The optical fiber reaches a new peak with a world record of 301 terabits per second!”

Engineers from Aston University have made a breakthrough by transmitting data at a speed 4.5 million times faster than conventional broadband. In collaboration with experts from the National Institute of Information and Communications Technology (NICT) in Japan and Nokia Bell Labs in the United States, researchers at Aston in Great Britain have achieved a remarkable breakthrough in the field of internet data transmission. Their technology is based on the use of wavelength bands previously untapped in fiber optic systems, thus setting a new world record for data transfer speed.
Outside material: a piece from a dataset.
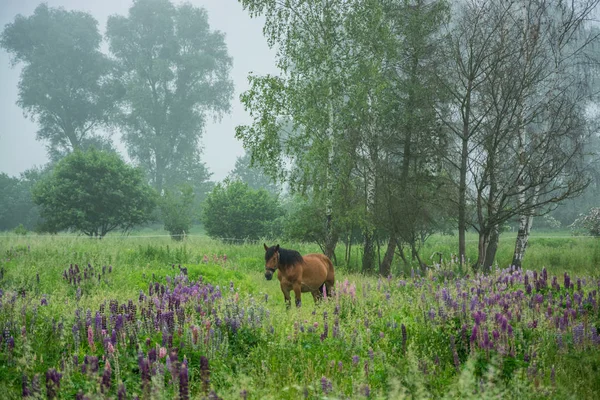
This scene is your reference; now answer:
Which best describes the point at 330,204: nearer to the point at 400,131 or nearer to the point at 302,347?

The result is not only impressive but also very promising, as they have managed to reach a speed of 301 terabits per second (Tbps). To give an idea of this performance, it represents a speed 4.5 million times higher than the average broadband available in most households. It's the equivalent of downloading an entire movie in a few hundredths of a second!

They exploited wavelength bands that had been untapped until now.

In its latest report, Ofcom indicates that the average download speeds for home broadband continued to grow. In March 2023, the average download speed was 69.4 Mbit/s, recording a 17% increase over the year. Ofcom is the English equivalent of ANRT in Morocco.

What makes this work even more remarkable is that the engineers exploited the existing infrastructure by simply increasing its capacity. Given that copper cables cannot support such speeds, the researchers opened new wavelength bands in the electromagnetic spectrum.

Ian Phillips, one of the lead researchers, explains: "In addition to the commercially available C and L bands, we used two additional spectral bands called E band and S band. Such bands are traditionally not needed as the C and L bands are sufficient to provide the required capacity to meet consumer needs."

The researchers also implemented amplifiers to ensure signal robustness over long distances.

In the case of fiber optics, the different wavelength bands equate to different colors of light transmitted along the fiber. To achieve these advancements, the researchers developed new devices such as optical amplifiers and optical gain equalizers.

Dr. Phillips explains: "In recent years, Aston University has developed optical amplifiers operating in the E band, which is adjacent to the C band in the electromagnetic spectrum but is about three times wider. Before the development of our device, no one was able to properly emulate E band channels in a controlled manner."

A "more ecologically sound" solution

According to Ian Philips and his colleague Wladek Forysiak, this approach has a dual benefit. On one hand, it offers a practical solution by increasing the speed of data transmission. On the other hand, it is economical and ecological, as it involves no changes to the existing infrastructure.

In their study published by the Institution of Engineering and Technology (IET), they state: "It is also a 'greener solution' than deploying newer fibers and cables, as it makes more use of the existing deployed fiber network, thus increasing its capacity to carry data and extending its useful life and commercial value."